Section  953.160.  Limitations On Company Name.

(a) A company may not use a name that:

(1)  includes "insurance," "casualty," "surety," or "mutual" or any other word descriptive of the insurance, casualty, or surety business; or

(2)  is deceptively similar to the name or description of an insurance or surety corporation or to the name of any other company.

(b)  This section does not apply to a company that, before September 1, 2003, included a word prohibited under this section in its name. A company described by this subsection must include in each legal service contract a statement substantially similar to the following: "This agreement is not an insurance contract."

Added by Acts 2003, 78th Leg., ch. 1181, Sec. 1, eff. Sept. 1, 2003.



Section  953.161.  Misleading Statements Prohibited.

A company, a sales representative, or a representative of a sales representative may not, in the company's contracts or marketing:

(1)  make, permit, or cause to be made any false or misleading statement; or

(2)  deliberately omit a material statement if the omission would be considered misleading.

Added by Acts 2003, 78th Leg., ch. 1181, Sec. 1, eff. Sept. 1, 2003.



Section  953.162.  Appointment And Responsibilities Of Administrator.

(a) A company may appoint an administrator or designate a person to be responsible for:

(1)  all or any part of the administration or sale of legal service contracts; and

(2)  compliance with this chapter.

(b)  The executive director may adopt rules regarding the registration of an administrator with the department.

Added by Acts 2003, 78th Leg., ch. 1181, Sec. 1, eff. Sept. 1, 2003.



Subchapter E. Disciplinary Action

Section  953.201.  Disciplinary Action.

On a finding that a ground for disciplinary action exists under this chapter, the executive director may impose an administrative sanction, including any administrative penalty, as provided by Chapter 51.

Added by Acts 2003, 78th Leg., ch. 1181, Sec. 1, eff. Sept. 1, 2003.



Section  953.202.  Emergency Cease And Desist Order.

(a) The executive director may issue an emergency cease and desist order to enforce this chapter if the executive director determines that an emergency exists requiring immediate action to protect the public.

(b)  The executive director may issue the emergency cease and desist order without notice and hearing if the executive director determines that an immediate issuance is necessary under the circumstances.

(c)  The executive director shall set the time and place for a hearing to affirm, modify, or set aside an emergency cease and desist order that was issued without a hearing.

Added by Acts 2003, 78th Leg., ch. 1181, Sec. 1, eff. Sept. 1, 2003.



Section  953.203.  Injunctive Relief; Civil Penalty.

(a) The executive director may institute an action against a company or sales representative for injunctive relief under Section 51.352 to restrain a violation or a threatened violation of this chapter or an order issued or rule adopted under this chapter.

(b)  In addition to the injunctive relief provided by Subsection (a), the executive director may institute an action for a civil penalty as provided by Section 51.352.

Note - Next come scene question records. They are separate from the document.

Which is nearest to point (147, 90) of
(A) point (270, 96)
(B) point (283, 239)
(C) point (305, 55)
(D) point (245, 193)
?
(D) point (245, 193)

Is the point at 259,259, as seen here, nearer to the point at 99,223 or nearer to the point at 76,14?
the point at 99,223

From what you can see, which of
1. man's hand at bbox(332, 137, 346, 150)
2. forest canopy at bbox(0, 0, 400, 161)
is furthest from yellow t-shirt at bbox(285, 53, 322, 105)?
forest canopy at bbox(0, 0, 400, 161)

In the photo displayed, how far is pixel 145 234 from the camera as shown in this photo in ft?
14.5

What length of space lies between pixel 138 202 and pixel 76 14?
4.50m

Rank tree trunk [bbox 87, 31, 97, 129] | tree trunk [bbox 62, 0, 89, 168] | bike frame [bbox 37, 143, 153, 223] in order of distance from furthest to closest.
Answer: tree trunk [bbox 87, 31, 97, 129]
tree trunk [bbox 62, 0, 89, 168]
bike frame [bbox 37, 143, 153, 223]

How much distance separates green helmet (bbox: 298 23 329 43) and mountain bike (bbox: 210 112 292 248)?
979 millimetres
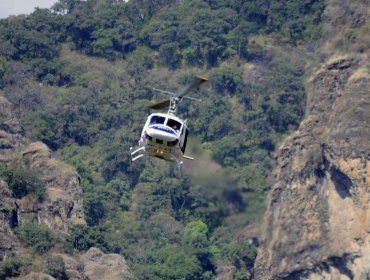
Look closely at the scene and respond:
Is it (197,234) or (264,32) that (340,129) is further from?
(264,32)

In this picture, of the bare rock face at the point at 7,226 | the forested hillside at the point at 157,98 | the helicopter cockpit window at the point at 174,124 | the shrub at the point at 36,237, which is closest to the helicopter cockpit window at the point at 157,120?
the helicopter cockpit window at the point at 174,124

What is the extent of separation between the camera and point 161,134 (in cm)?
5484

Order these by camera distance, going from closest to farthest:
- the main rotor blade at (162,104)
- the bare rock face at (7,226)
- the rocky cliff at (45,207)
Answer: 1. the main rotor blade at (162,104)
2. the bare rock face at (7,226)
3. the rocky cliff at (45,207)

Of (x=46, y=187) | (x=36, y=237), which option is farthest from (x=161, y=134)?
(x=46, y=187)

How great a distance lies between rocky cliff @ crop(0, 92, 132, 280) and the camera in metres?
82.8

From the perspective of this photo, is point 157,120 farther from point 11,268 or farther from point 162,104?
point 11,268

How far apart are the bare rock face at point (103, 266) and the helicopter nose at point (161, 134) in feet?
96.9

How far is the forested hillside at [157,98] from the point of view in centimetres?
9494

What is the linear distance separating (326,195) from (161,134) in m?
37.0

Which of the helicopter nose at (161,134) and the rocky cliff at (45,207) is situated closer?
the helicopter nose at (161,134)

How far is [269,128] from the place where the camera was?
10769 cm

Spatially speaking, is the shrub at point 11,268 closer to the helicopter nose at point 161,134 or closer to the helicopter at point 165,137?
the helicopter at point 165,137

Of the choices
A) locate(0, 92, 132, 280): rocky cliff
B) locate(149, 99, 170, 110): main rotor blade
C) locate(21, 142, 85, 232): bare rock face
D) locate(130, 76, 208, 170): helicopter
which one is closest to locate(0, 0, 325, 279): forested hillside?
locate(21, 142, 85, 232): bare rock face

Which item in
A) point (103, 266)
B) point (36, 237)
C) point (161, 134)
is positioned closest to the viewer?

Added by Acts 2003, 78th Leg., ch. 1181, Sec. 1, eff. Sept. 1, 2003.



Section  953.204.  Administrative Procedure. Section

s 51.310, 51.353, and 51.354 apply to a disciplinary action taken under this chapter.

Added by Acts 2003, 78th Leg., ch. 1181, Sec. 1, eff. Sept. 1, 2003.



Section  953.205.  Appeal.

A person affected by a ruling, order, decision, or other action of the executive director or department may appeal by filing a petition in a district court in Travis County.

Added by Acts 2003, 78th Leg., ch. 1181, Sec. 1, eff. Sept. 1, 2003.